O’Mara is running against Ken Calvert (R), who is the incumbent and has held the seat since 1993, as well as Regina Marston (D). According to recent election results, it's rare that Democrats wins this seat.
According to our analysis, O’Mara is the strongest choice for progressive leadership in office.
Last updated: 2020-02-03
Jerry Carlos has been a resident of Lake Elsinore since 1999 and worked in the district in the 1970s. While we do not have sufficient information about this candidate to confirm his viability, we recommend supporting Carlos as a potentially progressive candidate running for this open seat.
Carlos has run for office in the past, running on a platform of expanding educational and recreational opportunities for city residents, as well as promising to include residents in the policy decision making process. Carlos has worked in public service in law enforcement, fire department administration, and recreational services. He has also worked as a tennis coach in local public schools and is a small business owner.
Carlos is running against Steve Manos (R), Nick Pardue (R), Kelly Seyarto (R), and Jeremy Smith (R) for this open seat. According to recent election results, it's a long shot for a Democrat to win this seat.
According to our analysis, Jerry Carlos has the potential to provide strong progressive leadership in office.
Last updated: 2020-02-04
Vote YES On Prop 13, School and College Facilities Bond
This proposition would provide $9 billion for desperately needed renovations to public preschools and grade schools throughout the state, and $6 billion for construction to community colleges, the Cal State system, and the UC system. This will allow the state of California to use tax revenue to pay for improvements that local communities cannot afford.
The funding would come from bonds the state would pay back over 35 years, totaling an estimated $26 billion, which includes $15 billion in principal and $11 billion in interest. This investment is well worth the costs. It takes money, after all, to ensure that students -- especially those in districts that can’t afford major capital improvement projects -- do not have to learn in dangerous environments.

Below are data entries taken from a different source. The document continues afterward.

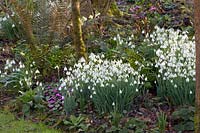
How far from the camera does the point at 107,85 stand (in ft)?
17.5

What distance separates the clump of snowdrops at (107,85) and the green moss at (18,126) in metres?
0.59

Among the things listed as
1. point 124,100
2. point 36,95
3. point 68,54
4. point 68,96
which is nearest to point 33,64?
point 68,54

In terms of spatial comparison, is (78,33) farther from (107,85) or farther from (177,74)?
(177,74)

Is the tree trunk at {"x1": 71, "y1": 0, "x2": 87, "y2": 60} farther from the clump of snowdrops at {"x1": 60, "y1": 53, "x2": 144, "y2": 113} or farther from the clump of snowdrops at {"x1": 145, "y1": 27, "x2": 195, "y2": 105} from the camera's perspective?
the clump of snowdrops at {"x1": 145, "y1": 27, "x2": 195, "y2": 105}

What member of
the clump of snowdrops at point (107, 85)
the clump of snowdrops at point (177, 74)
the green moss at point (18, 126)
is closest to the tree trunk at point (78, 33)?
the clump of snowdrops at point (107, 85)

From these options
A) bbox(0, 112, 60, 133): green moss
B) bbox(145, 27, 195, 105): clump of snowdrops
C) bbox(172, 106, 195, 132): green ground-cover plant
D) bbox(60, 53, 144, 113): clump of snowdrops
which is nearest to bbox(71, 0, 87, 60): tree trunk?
bbox(60, 53, 144, 113): clump of snowdrops

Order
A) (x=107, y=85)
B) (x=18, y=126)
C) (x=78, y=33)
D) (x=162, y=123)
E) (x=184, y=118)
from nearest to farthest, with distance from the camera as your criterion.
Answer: (x=162, y=123) < (x=184, y=118) < (x=107, y=85) < (x=18, y=126) < (x=78, y=33)

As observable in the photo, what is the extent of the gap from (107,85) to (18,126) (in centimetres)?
129

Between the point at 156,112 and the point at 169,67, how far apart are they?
1.92 ft

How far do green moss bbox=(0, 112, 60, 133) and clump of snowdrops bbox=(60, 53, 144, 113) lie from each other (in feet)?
1.93

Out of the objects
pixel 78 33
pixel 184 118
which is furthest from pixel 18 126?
pixel 184 118

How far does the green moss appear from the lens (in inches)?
216

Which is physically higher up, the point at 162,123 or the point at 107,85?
the point at 107,85

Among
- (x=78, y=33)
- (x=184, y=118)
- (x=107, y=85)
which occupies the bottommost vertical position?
(x=184, y=118)
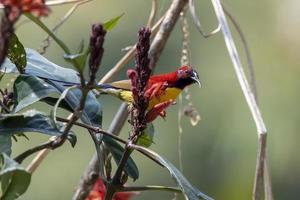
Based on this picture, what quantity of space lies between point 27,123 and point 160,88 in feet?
0.73

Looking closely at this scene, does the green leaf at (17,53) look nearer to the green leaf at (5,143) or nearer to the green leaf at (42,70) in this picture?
the green leaf at (42,70)

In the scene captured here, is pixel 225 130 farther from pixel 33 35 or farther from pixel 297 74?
pixel 33 35

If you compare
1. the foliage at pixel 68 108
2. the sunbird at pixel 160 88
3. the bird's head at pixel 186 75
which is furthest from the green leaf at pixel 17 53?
the bird's head at pixel 186 75

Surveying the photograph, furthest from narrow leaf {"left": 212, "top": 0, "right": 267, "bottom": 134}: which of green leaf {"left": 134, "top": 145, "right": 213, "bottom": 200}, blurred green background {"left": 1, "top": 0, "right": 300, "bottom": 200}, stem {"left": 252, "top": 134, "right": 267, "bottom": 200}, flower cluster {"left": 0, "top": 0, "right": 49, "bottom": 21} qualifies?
blurred green background {"left": 1, "top": 0, "right": 300, "bottom": 200}

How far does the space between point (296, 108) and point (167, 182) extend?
2.24 feet

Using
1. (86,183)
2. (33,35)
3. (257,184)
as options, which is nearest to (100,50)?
(257,184)

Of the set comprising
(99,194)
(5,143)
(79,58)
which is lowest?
(99,194)

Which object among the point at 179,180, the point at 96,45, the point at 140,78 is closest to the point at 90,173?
the point at 179,180

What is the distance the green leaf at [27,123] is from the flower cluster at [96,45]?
179mm

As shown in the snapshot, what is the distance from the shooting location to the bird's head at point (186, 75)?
1428 millimetres

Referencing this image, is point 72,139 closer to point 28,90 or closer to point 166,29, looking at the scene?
point 28,90

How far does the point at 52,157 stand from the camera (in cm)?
325

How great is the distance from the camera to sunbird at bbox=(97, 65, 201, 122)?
0.97 m

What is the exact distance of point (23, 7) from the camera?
67 cm
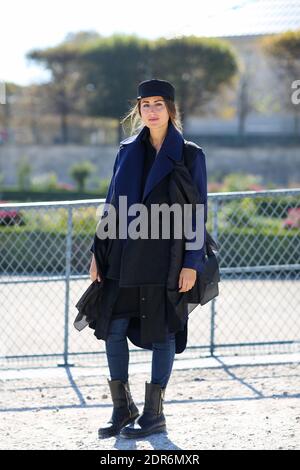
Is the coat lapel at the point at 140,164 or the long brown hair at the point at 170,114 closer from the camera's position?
the coat lapel at the point at 140,164

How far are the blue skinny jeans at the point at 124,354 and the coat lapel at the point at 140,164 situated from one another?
644 millimetres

The vast majority of Democrats in the state legislature support it, as does Gov. Newsom, and the only major opposition is a group called the Howard Jarvis Taxpayers Association. This is the group famous for destroying California’s school funding system in 1978 through another proposition, ironically one that was also dubbed Prop 13. The group spends most of its time lobbying to reduce tax rates. It has never shown any interest in supporting California’s children, at least if that means wealthy individuals or giant corporations would pay their fair share in taxes.

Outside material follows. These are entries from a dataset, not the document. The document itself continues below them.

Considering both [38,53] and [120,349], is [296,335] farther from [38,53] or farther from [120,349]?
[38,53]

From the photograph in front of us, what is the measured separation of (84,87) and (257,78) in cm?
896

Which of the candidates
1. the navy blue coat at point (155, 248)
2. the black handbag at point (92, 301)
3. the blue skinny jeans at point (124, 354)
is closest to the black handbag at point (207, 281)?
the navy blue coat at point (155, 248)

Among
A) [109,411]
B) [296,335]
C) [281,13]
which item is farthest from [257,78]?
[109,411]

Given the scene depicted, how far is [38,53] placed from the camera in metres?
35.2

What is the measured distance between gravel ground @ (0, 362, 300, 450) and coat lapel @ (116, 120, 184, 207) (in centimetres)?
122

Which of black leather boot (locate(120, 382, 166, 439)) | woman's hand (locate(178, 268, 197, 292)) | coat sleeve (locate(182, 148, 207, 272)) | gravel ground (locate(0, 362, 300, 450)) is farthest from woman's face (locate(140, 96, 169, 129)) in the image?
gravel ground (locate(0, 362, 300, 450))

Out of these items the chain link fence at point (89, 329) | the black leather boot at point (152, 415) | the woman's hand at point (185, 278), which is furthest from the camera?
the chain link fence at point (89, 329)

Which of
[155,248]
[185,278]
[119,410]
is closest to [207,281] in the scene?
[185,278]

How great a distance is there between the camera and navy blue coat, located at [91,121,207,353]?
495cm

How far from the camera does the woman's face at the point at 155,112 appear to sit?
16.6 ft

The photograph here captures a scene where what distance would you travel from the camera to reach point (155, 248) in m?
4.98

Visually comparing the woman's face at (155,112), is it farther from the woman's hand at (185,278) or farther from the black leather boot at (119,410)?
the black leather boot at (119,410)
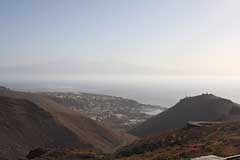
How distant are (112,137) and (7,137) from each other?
65.0ft

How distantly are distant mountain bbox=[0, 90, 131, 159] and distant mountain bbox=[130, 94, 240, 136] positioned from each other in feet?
35.3

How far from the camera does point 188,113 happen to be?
A: 76.2 meters

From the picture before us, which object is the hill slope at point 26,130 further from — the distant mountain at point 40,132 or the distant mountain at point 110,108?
the distant mountain at point 110,108

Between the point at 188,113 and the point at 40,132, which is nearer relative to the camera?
the point at 40,132

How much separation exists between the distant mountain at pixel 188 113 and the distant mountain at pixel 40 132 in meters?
10.8

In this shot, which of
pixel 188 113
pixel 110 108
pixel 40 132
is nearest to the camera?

Critics of the measure have pointed out that the ballot measure’s language includes a provision that frees new multi-family developments around subway stops and bus stations from school impact fees. This provision will make it easier for developers to build apartment buildings within a half-mile of public transit but could also drive up the cost of new housing and take funds away from school districts across the state. Despite this provision, the measure is still supported by most education groups in the state, who believe the overall funding allocation to schools outweighs the impact of reduced funding to school districts located near transit hubs. 2020’s Prop 13 is worth the investment since it means children will soon be able to attend school in buildings that are retrofitted to withstand earthquakes and no longer have lead in their water.
We strongly recommend a YES vote on Prop 13.